## WORK REQUEST A
From the essay about the eating journal, reproduce the passage that begins with the words containing "However, why I" and ends with "how busy I am.", word for word.
## WORK REQUEST B
Extend the essay about weight and eating habits after scoliosis surgery, picking up after its final sentence.

## READING PASSAGE
..........

I think it was funny that I got the “eat” journal because my weight and eating habits have been an issue for me ever since I had scoliosis surgery the summer before my junior year in high school. Before my back surgery, I loved my body and I always had an appetite and I was a healthy weight for my height. However, after having scoliosis surgery, I lost about 20-30 pounds and never gained it back. One of the reasons is because I had to take medication every day for three months and all I would do is sleep and eat one meal a day because I was just not hungry and my body needed time to heal and recover. After the surgery I also started to develop IBS and another medical condition (do not wish to indicate) which hindered my eating as well. Throughout highschool, people always said that I look anorexic and even when I go to the doctors now, they ask if I have an eating disorder and it is really frustrating and tiresome to hear these remarks over and over because they are not true and skinny shaming is really a thing.
However, why I found it funny that I got the eating journal was because this past year I had been working on gaining weight but it just hasn’t been successful. With anxiety, the stresses of college and life itself, eating is something that I find a bother sometimes (especially with the horrible food selection on campus) and gaining weight is just hard with stress. With my food journal, I found that typically in times over lower stress, I tend to eat a lot more but when I have anxiety or I am not in a good mood, I don’t eat as much. I know that I could be eating healthier, foods with more carbs and protein, but with my college budget and limited food selections on campus, it’s hard to not just get campus food when I paid for the meal plan due to how busy I am.

..........

## AVAILABLE DATA
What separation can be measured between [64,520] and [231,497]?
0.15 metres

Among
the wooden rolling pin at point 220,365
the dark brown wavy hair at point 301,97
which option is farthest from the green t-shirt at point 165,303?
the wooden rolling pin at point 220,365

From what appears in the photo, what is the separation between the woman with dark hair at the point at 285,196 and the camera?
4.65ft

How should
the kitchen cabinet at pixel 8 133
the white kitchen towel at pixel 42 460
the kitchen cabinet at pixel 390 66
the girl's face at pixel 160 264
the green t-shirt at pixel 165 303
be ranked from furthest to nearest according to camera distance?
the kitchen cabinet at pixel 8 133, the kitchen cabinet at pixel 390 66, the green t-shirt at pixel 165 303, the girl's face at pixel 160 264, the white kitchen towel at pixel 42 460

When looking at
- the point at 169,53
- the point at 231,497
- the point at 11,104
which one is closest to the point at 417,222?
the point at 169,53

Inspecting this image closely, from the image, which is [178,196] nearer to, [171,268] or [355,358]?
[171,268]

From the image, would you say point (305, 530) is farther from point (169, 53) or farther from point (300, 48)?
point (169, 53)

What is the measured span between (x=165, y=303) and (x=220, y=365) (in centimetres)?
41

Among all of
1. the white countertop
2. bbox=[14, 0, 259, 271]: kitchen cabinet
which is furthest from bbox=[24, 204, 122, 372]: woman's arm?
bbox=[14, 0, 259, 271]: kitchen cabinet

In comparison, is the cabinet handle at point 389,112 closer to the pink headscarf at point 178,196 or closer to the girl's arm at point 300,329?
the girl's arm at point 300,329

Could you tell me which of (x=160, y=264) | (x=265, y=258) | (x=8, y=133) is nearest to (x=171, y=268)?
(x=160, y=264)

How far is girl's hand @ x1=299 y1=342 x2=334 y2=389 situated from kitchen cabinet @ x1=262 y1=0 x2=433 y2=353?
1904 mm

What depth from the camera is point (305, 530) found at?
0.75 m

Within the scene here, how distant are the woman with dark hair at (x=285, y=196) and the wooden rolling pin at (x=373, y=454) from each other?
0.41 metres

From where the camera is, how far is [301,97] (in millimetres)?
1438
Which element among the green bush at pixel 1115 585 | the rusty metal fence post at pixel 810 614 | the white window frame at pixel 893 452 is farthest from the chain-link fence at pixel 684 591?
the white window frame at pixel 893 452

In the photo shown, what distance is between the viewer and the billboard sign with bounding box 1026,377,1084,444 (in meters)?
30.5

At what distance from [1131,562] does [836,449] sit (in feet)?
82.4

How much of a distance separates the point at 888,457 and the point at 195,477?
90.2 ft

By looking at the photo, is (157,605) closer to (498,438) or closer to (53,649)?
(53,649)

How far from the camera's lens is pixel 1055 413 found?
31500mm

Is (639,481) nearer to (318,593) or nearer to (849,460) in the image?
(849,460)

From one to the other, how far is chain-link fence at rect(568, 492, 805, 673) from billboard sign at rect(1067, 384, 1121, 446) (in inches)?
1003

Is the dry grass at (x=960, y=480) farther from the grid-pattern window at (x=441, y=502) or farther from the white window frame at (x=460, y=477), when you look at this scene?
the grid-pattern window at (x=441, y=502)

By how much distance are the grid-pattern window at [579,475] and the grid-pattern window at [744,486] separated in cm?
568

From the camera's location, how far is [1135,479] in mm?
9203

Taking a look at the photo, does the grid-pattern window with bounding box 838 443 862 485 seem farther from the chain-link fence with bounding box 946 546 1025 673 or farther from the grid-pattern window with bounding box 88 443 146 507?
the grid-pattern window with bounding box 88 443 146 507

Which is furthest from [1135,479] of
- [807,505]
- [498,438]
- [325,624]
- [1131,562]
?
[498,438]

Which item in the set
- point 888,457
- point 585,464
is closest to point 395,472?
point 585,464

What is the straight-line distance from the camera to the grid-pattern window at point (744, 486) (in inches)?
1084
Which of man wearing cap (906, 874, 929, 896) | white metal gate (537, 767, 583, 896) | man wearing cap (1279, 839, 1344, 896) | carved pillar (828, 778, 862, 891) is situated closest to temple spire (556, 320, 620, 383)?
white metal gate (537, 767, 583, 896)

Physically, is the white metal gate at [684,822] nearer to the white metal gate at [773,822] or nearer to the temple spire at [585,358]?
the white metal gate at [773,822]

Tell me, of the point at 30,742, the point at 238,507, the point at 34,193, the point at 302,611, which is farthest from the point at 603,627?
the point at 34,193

..........

## EXPECTED ANSWER A
However, why I found it funny that I got the eating journal was because this past year I had been working on gaining weight but it just hasn’t been successful. With anxiety, the stresses of college and life itself, eating is something that I find a bother sometimes (especially with the horrible food selection on campus) and gaining weight is just hard with stress. With my food journal, I found that typically in times over lower stress, I tend to eat a lot more but when I have anxiety or I am not in a good mood, I don’t eat as much. I know that I could be eating healthier, foods with more carbs and protein, but with my college budget and limited food selections on campus, it’s hard to not just get campus food when I paid for the meal plan due to how busy I am.

## EXPECTED ANSWER B
I know that I need to find ways to alleviate stress so that I can gain weight but I don’t think stress ever goes away with age and although I can find ways to alleviate stress, again, with my medical conditions, its challenging to pick foods. However, I do think that my mood dictates my eating habits and I can sit here and tell you that I’m going to make improvements but the reality, is that I am starting to learn to be happy with my body. I know that I am not ever going to gain 20-30 pounds back with my health but I know that I can start eating healthier and eat things with more protein and carbs. And even though doctors will continue asking me if I have an eating disorder, it doesn’t matter because I know my happiness with my body outweighs anyone else’s opinion.